** Provided entries follows **

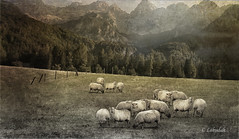 Sheep In Meadow (clabudak) Tags: composite sheep texture mountains meadow fence photoshop topaz outdoors trees nature grazing artistic photo netartii simplysuperb untouchabledreams healinglightofthespirit callingallangels platinumheartaward
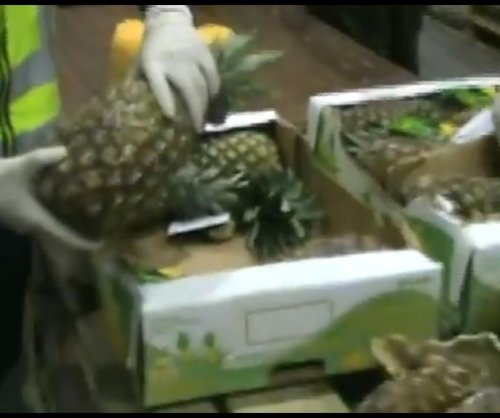 Police seize 1,600 pounds of coke disguised as pineapples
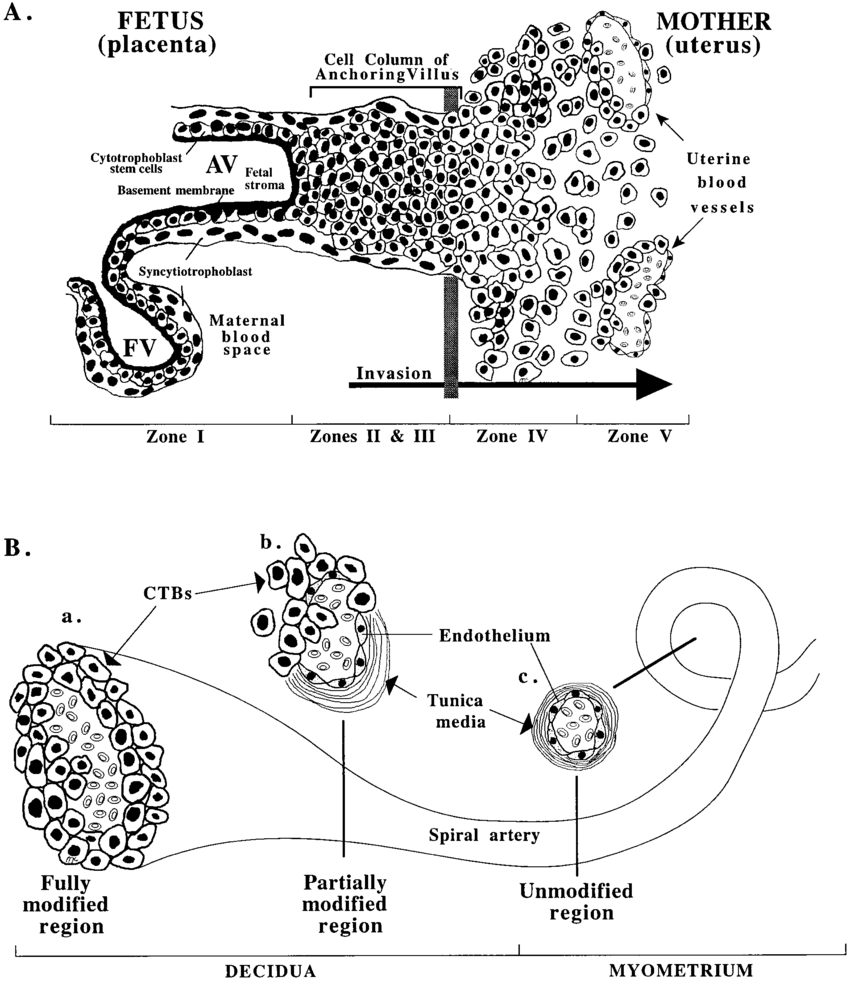 (A) Diagram of a longitudinal section of an anchoring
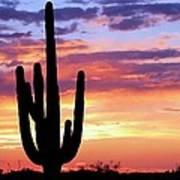 Saguaro At Sunset Art Print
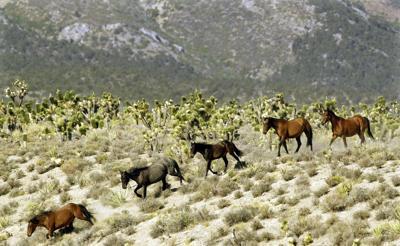FILE - Wild Horse Roundup Nevada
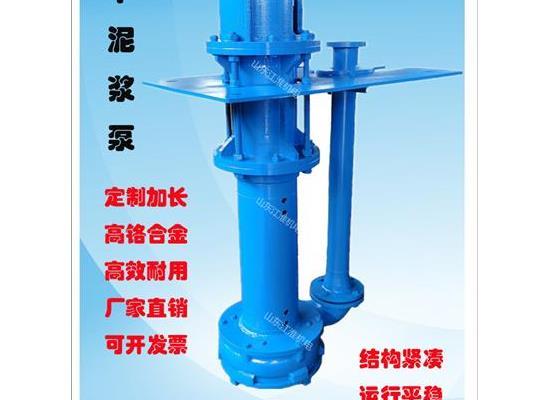 高浓度加长杆抽沙泵 液下杂质泵 多段连接方便使用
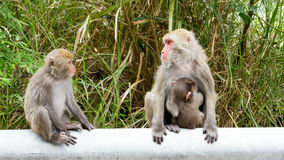 Formosan Rock Macaque Royalty Free Stock Photos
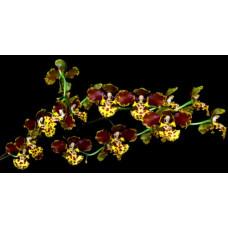 Onc. Sarcodes × sib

** End of Provided entries **

* _Brief_: Give the data again exactly. Keep the images out.

* _Expected output_:
 Sheep In Meadow (clabudak) Tags: composite sheep texture mountains meadow fence photoshop topaz outdoors trees nature grazing artistic photo netartii simplysuperb untouchabledreams healinglightofthespirit callingallangels platinumheartaward
 Police seize 1,600 pounds of coke disguised as pineapples
 (A) Diagram of a longitudinal section of an anchoring
 Saguaro At Sunset Art Print
FILE - Wild Horse Roundup Nevada
 高浓度加长杆抽沙泵 液下杂质泵 多段连接方便使用
 Formosan Rock Macaque Royalty Free Stock Photos
 Onc. Sarcodes × sib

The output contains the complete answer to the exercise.